The IMF said Wednesday it expects the world economy to shrink by 1.4 percent in 2009, slightly worse than its earlier estimate of 1.3 percent. But it boosted its estimate for global economic growth in 2010 to 2.5 percent, up from its April projection of 1.9 percent.
Meanwhile, oil prices fell for a sixth straight day, dropping $2.17 to $60.76 a barrel, tumbling sharply from an eight-month high of $73 in just one week. Investors are interpreting falling oil prices as a sign of economic weakness as industrial and manufacturing activity remains in a slump.
The falling price of oil has contributed to selling on world exchanges over the past week. On Tuesday, all the major indexes lost at least 2 percent, including the Dow, which fell 161 points.
Both the Dow and the S&P 500 have shed about 7 percent since their recent highs on June 12. Though the weak volume that has marked trading in recent weeks shows little conviction behind the selling, analysts say the market is at risk for a further pullback if it doesn’t soon get the good news it’s looking for.
“This is a wave of realization,” Karl said. “We were pretty excited there for awhile and things were just quite a bit ahead of the actual fundamentals of the economy.”

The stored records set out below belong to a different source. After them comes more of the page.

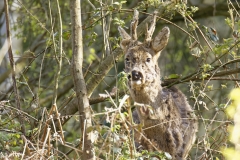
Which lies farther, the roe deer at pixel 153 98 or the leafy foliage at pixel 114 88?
the roe deer at pixel 153 98

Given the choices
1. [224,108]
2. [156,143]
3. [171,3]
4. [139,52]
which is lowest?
[156,143]

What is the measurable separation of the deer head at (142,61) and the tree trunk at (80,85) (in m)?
1.40

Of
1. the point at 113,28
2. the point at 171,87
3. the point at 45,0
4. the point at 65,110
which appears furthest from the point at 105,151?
the point at 113,28

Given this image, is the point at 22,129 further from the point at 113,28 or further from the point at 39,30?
the point at 113,28

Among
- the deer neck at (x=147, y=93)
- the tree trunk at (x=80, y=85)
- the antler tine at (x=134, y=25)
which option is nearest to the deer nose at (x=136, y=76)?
the deer neck at (x=147, y=93)

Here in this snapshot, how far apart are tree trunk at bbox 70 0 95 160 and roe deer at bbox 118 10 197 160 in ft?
4.79

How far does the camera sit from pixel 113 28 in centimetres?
1162

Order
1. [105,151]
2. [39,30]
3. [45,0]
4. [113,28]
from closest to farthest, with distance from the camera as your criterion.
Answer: [105,151], [45,0], [39,30], [113,28]

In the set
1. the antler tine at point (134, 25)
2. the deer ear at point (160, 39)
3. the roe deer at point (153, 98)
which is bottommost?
the roe deer at point (153, 98)

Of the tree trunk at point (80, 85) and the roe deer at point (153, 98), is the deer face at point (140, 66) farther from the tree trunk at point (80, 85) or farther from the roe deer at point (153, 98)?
the tree trunk at point (80, 85)

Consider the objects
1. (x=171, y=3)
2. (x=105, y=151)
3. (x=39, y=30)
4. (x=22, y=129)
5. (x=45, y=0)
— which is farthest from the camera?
(x=39, y=30)

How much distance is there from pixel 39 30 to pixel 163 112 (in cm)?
406

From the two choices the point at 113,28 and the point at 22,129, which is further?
the point at 113,28

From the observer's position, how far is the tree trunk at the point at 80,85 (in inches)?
179
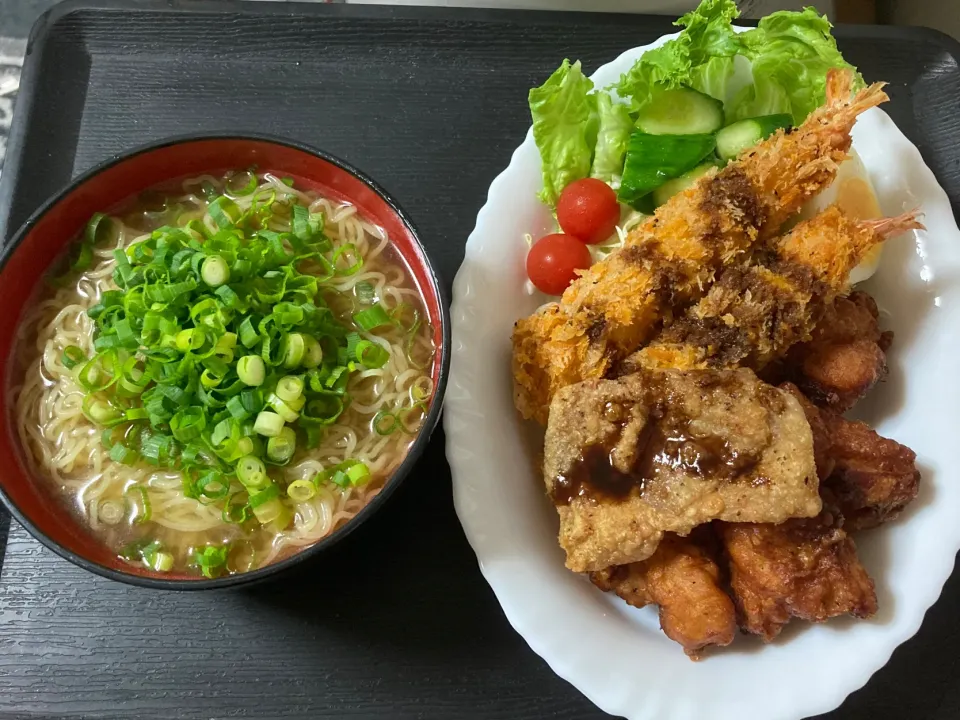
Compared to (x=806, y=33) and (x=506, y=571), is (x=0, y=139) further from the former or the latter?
(x=806, y=33)

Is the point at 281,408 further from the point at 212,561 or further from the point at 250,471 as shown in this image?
the point at 212,561

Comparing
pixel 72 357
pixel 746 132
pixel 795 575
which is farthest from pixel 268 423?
pixel 746 132

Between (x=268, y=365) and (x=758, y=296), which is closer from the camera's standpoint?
(x=268, y=365)

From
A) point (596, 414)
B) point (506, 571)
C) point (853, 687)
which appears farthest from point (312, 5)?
→ point (853, 687)

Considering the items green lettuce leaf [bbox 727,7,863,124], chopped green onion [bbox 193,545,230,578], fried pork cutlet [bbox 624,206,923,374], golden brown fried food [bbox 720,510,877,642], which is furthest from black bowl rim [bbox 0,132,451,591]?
green lettuce leaf [bbox 727,7,863,124]

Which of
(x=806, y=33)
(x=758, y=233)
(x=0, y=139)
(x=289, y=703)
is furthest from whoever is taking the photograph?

News from a summit of world leaders Wednesday reinforced the notion that the global economy is still shaky. According to a draft of the Group of Eight statement, the officials said they have seen signs of stabilization but that it is too early to begin rolling back massive stimulus efforts.
In other signs of investor unease, bond prices and the dollar both rose sharply, as did a measure of market volatility known as the VIX index.

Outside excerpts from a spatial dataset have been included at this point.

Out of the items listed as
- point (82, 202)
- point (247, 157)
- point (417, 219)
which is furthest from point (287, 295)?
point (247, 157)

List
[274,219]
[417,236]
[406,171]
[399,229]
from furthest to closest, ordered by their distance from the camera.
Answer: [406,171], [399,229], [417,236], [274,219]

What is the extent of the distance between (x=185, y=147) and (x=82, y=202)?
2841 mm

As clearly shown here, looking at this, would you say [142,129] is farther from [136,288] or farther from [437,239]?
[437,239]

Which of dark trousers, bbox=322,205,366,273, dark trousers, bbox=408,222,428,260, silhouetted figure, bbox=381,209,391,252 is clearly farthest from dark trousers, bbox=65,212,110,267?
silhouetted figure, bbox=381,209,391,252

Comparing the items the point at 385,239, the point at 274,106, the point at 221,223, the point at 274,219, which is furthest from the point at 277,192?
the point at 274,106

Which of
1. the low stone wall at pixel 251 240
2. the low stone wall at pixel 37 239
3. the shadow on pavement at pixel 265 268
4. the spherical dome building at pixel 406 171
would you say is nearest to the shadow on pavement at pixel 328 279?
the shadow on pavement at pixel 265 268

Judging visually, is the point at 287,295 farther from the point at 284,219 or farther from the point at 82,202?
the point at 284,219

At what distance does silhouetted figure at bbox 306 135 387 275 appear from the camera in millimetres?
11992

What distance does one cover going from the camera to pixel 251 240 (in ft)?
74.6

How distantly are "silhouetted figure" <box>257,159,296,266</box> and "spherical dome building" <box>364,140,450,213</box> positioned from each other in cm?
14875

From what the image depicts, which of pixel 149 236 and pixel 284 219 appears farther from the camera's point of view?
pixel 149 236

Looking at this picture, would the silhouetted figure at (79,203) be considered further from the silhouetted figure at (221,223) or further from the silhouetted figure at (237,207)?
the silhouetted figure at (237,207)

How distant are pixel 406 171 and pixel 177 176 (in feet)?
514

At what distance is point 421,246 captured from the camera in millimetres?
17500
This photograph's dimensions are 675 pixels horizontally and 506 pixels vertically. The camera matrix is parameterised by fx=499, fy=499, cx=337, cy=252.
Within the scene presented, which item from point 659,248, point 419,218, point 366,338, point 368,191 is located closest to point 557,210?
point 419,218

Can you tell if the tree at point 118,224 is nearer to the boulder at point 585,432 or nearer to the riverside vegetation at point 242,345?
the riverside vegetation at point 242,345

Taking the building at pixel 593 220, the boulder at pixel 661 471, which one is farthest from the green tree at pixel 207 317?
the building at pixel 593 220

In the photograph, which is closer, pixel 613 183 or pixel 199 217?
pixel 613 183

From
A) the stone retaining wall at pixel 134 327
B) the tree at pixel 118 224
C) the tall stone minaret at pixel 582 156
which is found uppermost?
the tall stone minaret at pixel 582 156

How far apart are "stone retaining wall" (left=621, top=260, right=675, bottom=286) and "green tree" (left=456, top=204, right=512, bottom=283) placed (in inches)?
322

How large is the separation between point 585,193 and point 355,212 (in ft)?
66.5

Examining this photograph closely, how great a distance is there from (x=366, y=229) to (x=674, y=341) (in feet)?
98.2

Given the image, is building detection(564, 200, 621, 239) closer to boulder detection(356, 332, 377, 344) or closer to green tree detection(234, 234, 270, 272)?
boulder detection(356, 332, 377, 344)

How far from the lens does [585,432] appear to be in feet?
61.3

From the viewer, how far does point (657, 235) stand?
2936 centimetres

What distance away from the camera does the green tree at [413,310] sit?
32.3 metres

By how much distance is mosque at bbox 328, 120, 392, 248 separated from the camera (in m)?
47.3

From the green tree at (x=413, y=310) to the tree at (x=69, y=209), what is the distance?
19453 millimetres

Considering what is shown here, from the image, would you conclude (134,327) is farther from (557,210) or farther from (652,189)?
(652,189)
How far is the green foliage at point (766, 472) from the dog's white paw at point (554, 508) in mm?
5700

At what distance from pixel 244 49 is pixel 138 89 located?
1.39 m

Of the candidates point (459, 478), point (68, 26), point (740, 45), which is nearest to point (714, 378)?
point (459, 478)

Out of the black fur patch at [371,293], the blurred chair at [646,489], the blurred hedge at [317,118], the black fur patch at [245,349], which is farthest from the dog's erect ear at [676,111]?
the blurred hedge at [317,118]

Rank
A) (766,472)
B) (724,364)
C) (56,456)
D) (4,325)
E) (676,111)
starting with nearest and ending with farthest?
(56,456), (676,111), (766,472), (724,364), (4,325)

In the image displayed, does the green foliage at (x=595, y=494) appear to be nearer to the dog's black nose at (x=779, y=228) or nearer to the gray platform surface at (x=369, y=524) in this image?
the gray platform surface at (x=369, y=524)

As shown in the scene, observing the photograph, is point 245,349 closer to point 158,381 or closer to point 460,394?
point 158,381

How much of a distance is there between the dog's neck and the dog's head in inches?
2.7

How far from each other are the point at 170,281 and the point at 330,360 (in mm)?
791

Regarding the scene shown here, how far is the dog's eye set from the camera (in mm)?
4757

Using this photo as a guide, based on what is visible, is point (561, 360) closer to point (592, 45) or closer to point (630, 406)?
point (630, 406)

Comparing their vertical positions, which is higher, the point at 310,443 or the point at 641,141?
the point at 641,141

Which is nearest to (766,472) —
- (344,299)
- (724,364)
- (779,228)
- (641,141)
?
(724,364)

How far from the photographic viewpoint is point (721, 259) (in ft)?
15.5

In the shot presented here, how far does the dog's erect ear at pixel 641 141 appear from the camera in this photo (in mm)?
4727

Following the successful bond auction, the price of the benchmark 10-year Treasury note jumped about a point, pushing its yield down sharply to 3.31 percent from 3.46 percent late Tuesday. That marks the lowest level for the 10-year yield since May 20.
Treasury yields have softened in recent weeks after spiking in early June to an eight-month high of 4.01 percent on concerns over demand and the falling dollar. The recent retrenchment in long-term yields is good for consumers because yields are closely tied to interest rates on mortgages and other consumer loans.
The dollar mostly rose against other major currencies, while gold prices fell. The VIX index rose 1.03, or 3.3 percent, to 31.88.
About four stocks fell for every one that rose on the New York Stock Exchange, where volume came to relatively low 756.1 million shares, compared with 593.9 million shares the same time a day earlier.
The Russell 2000 index of smaller companies fell 8.54, or 1.8 percent, to 475.71.
Japan’s Nikkei stock average fell 2.4 percent. Britain’s FTSE 100 index fell 1.1 percent, Germany’s DAX lost 0.6 percent and France’s CAC-40 fell 1.3 percent.